The Thames Hub Airport would have been built on a platform, partly in the Thames Estuary but attached to the land, on the Isle of Grain in Kent. It would have had four runways, located as two parallel pairs, and would have had a handling capacity of 110 million passengers per annum (mppa), expandable to 150 mppa.

===Advantages===
- Significant reduction in the number of people impacted by noise because aircraft would predominantly approach the airport over water
- 24-hour operation (not possible at Heathrow)
- Reduced air-pollution impacts - aircraft emissions are blown out to sea by prevailing westerly winds, and disperse over the water
- Opportunity to redevelop the Heathrow site for housing and a new commercial centre

===Challenges===
- High potential for bird strikes
- Relocation of airport staff and businesses that are currently located around Heathrow
- The nearby wreck of the SS Richard Montgomery contains 1400 tonnes of explosives
- Nearby liquefied natural gas terminals
- The airspace is already crowded. On 13 April 2012, Richard Deakin, the head of National Air Traffic Services, commented that "the very worst spot you could put an airport is just about here". He continued, "We’re a little surprised that none of the architects thought it worthwhile to have a little chat."
- Due to the proximity to water in a temperate climate, fog could be an issue which reduces the capacity for aircraft to land. The Met Office provided a study that stated there would be three times as much fog than at London Heathrow over the course of the year.

==Reaction==
Boris Johnson, the previous Mayor of London, was a major supporter of a new airport in the Thames Estuary, so much so that the project was even called "Boris Island" by some opponents.

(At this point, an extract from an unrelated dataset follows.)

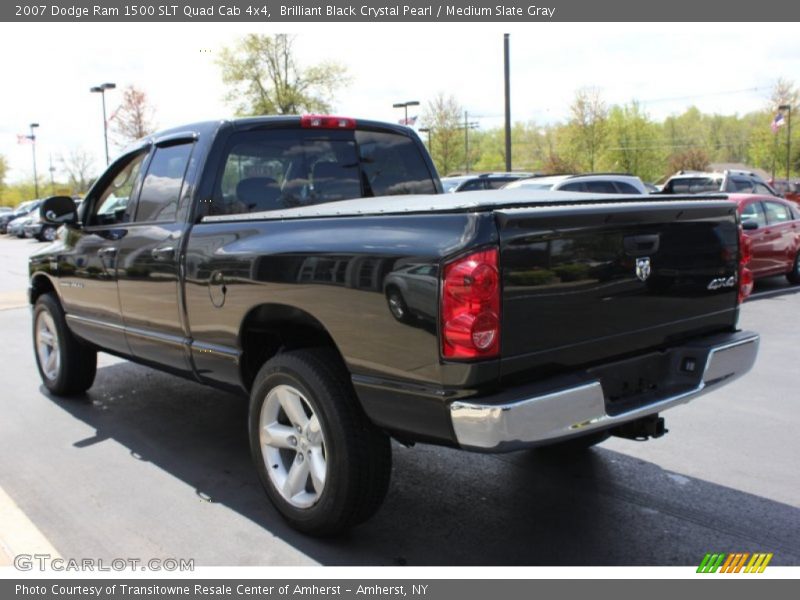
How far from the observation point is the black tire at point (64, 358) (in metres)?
5.71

Farrells, another London architecture firm, advocates expanding Gatwick Airport instead, providing a second runway and reconstructing the passenger terminal. Sir Terry Farrell claims this could be "the world’s most efficient two-runway airport", a quicker and cheaper solution, and that it would "turbocharge" the economy of South London. Gatwick Airport set up a website called "Gatwick Obviously" to promote this idea, although a 1979 legal agreement with West Sussex County Council prohibited construction of a new runway before 2019.